Single cell RNA sequencing was performed with 10X genomics system using Chromium Single Cell 3` Library and Gel Bead Kit V2 (Cat. No. 120234). Briefly, 8700 cells (viability 90-97%) were loaded per reaction, targeting recovery of 5000 cells with 3.9% multiplet rate. After reverse transcription reaction emulsions were broken, barcoded cDNA was purified with DynaBeads, followed by 12 cycles of PCR amplification. The resulting amplified cDNA was sufficient to construct NGS libraries, which were sequenced on Illumina HiSeq 2500 system (HiSeq SBS V4 chemistry kit).

### Single cell RNA-seq data processing

#### Data preprocessing

Data derived from each replicate was processed independently. Single cell RNA-seq data was preprocessed using the SEQC pipeline ^{30} using hg38 human genome and the default SEQC parameters for 10X to obtain the molecule count matrix. The SEQC pipeline aligns the reads to the genome; corrects barcode and UMI errors; resolves multi-mapping reads and generates a molecule count matrix ^{30}. SEQC also performs a number of filtering steps: (a) Identification of true cells from cumulative distribution of molecule counts per barcode, (b) removal of apoptotic cells identified at cells with >20% of molecules derived from the mitochondria and (c) removal of low complexity cells identified as cells where the detected molecules are aligned to a small subset of genes ^{30}. In addition, cells with less than 1000 molecules detected were filtered out. Finally, genes that were detected in at least 10 cells were retained for downstream analysis.

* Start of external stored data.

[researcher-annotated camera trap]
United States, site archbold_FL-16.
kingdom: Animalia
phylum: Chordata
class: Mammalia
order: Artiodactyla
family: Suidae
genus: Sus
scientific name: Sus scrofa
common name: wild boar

The filtered count matrix was normalized by dividing the counts of each cell by the total molecule counts detected in that particular cell. The normalized matrix was multiplied by the median of total molecules across cells to avoid numerical issues ^{61}. Normalized data was log transformed with a pseudocount of 0.1.

#### Cell cycle correction

Expression of cell cycle genes can confound the ordering of cells in a differentiation trajectory. and hence we applied f-scLVM ^{62, 63} to factor out the cell-cycle effect across all cells. Normalized and log transformed data was used as input to f-scLVM correction with default parameters. The following gene ontology annotations were used to annotate the cell cycle effect: GO:0000279 M phase, GO:0006260 DNA replication, GO:0007059 chromosome segregation, GO:0000087 M phase of mitotic cell cycle, GO:0048285 organelle fission.

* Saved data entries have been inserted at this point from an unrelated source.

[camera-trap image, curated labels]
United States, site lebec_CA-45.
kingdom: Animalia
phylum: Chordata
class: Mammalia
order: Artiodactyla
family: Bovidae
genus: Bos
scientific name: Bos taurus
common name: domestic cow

Following cell cycle correction, PCA was performed keeping the top 300 components and diffusion maps were computed using the PCs as input ^{21}. See section “Adaptive anisotropic kernel” under the Palantir algorithm description for details on constructing the diffusion maps.

#### Annotation of cell types and filtering of mature populations

Gene expression profiles from sorted bulk hematopoietic populations were used to annotate the cell types ^{30, 31}. Cell cycle corrected data was clustered with Phenograph ^{20} using default parameters and the top 300 principle components as inputs. Cluster centroids were determined for each cluster and the expression of each gene was standardized. Bulk expression data was downloaded from the Dmap portal (http://portals.broadinstitute.org/dmap/home) and expression of each cell type was standardized. For each cluster, average correlation across bulk replicates was computed for each cell type and the cell type with the highest correlation was used to annotate the cluster (Supp. Fig. 4c). Note, the inferred cell types are used only for interpretation and not used by Palantir.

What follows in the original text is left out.